Generally, the main residence exemption for land tax purposes only applies where a taxpayer has physically resided at the property from 1 July to 31 December of the previous land tax year. For example, in order for an individual to claim main residence exemption for the 2018 year, the individual would have needed to physically reside in the property between 1 July 2017 and 31 December 2017.
Where the individual is required to move out of their property while undertaking a renovation / rebuild such that they have physically resided in the property for at least 6 months of the previous land tax year, the land will not be eligible for the main residence exemption.

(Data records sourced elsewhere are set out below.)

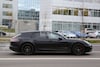 Porsche Panamera Shooting Brake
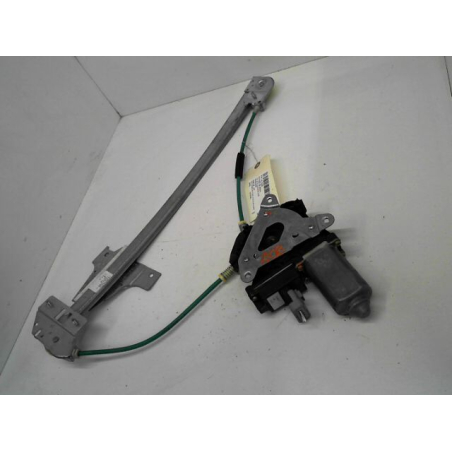 MECANISME+MOTEUR LEVE-GLACE ARG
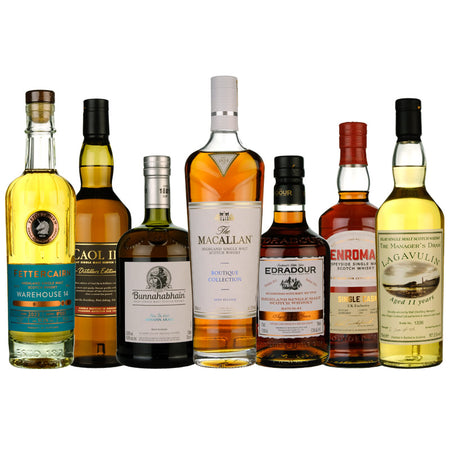 Whisky-Online Shop - Large Stock of Old & Rare Whisky Since 1990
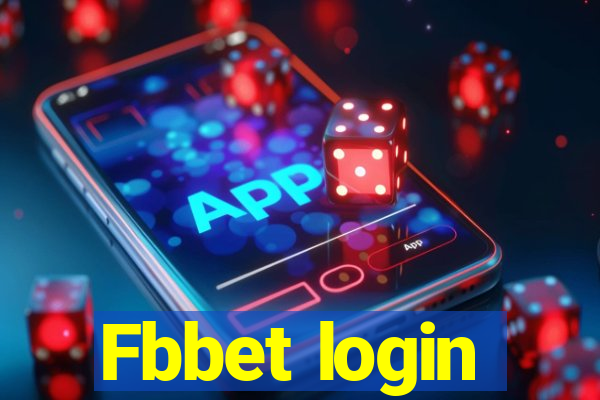 Fbbet login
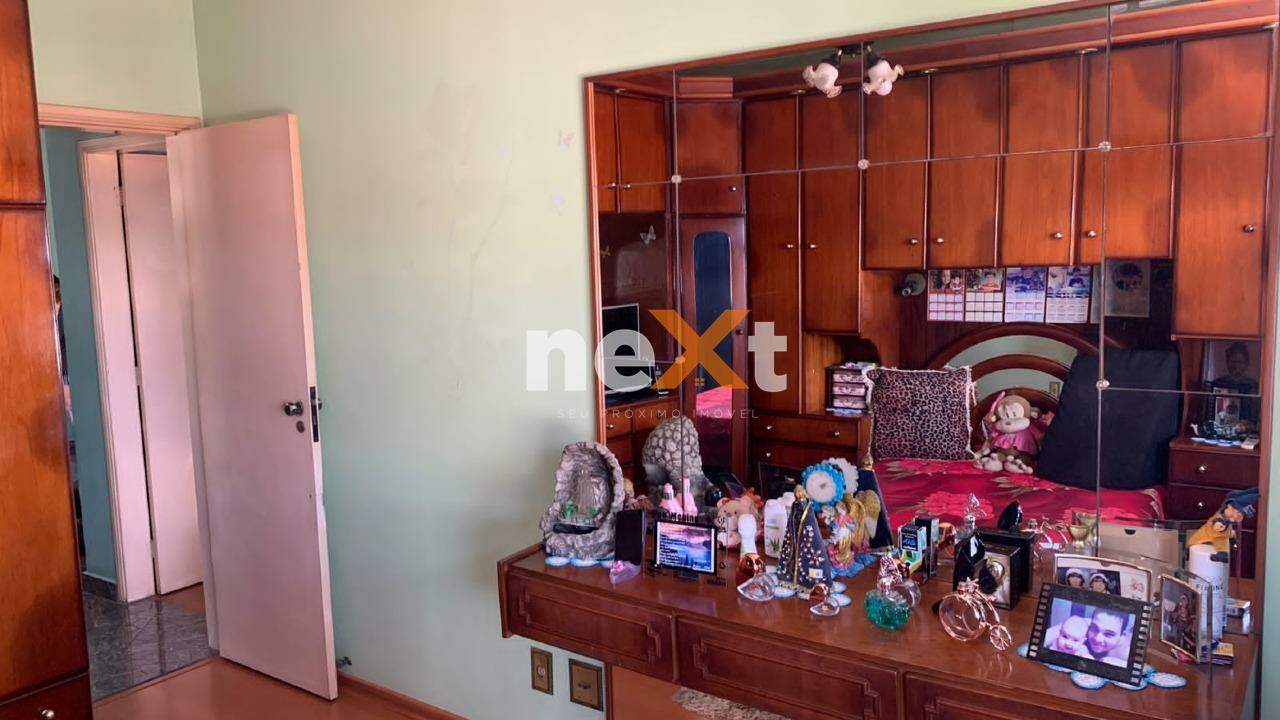 Cobertura à venda no Aparecida: 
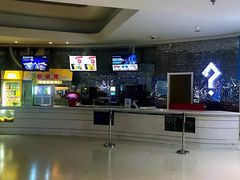 -金逸影城(大悦城IMAX激光店)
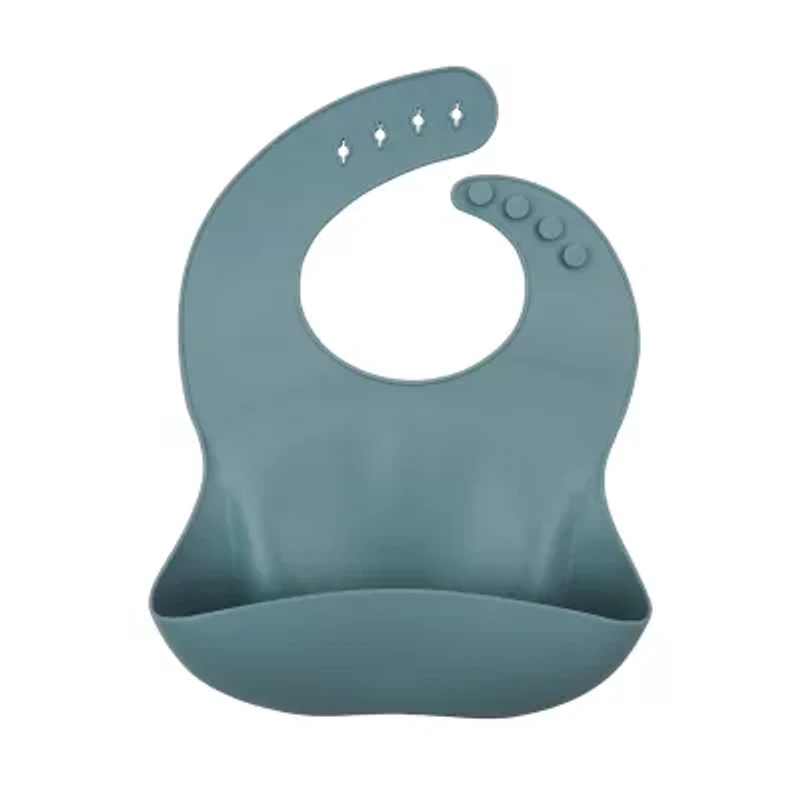 3 Stories Trading Company Babies Silicone Tableware Set - 4 Pieces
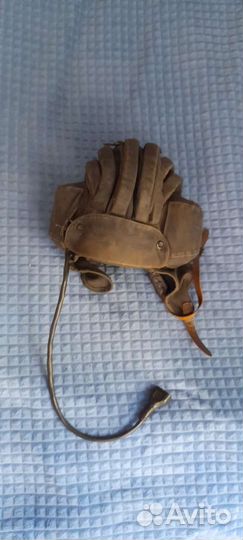 Шлем танкиста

However, subject to certain restrictions, section 61 of the Land Tax Act of Victoria provides a mechanism to enable the individual to subsequently apply to the State Revenue Office of Victoria to receive a refund of the land tax assessments relating to the property as and when the renovation is complete and they move back into the property for 6 months.
Effectively, section 61 of the Land Tax Act allows an individual to apply for a refund of land tax for 2 previous years. However, section 61 gives further discretion to the Commissioner of the State Revenue Office to exercise discretion to refund a further 2 years prior.
For example, say an individual moves out of their property in March 2016, constructs a new house on their property and only moves back into it in February 2018 when the final Certificate of Occupancy on the new property was granted. The individual would initially be required to pay land tax for the 2017 year (1 January 2017 to 31 December 2017) but would potentially be eligible to apply to the State Revenue Office of Victoria for a refund of that tax after they have moved back into their property for at least 6 months.
In relation to the 2018 year assessment, the individual may initially be assessed for land tax on the property as they did not live in the property for the 1 July 2017 to 31 December 2017 period. However, section 55 of the Land Tax Act allows the taxpayer to initially defer payment of the land tax by notifying the State Revenue Office that they intend to reside in the property for more than 6 months of the 2018 year (in this case from February 2018). At the expiry of the 6 month period (say August 2018), the State Revenue Office of Victoria should subsequently amend the 2018 assessment by identifying that the property was the main residence of the individual for the 2018 year.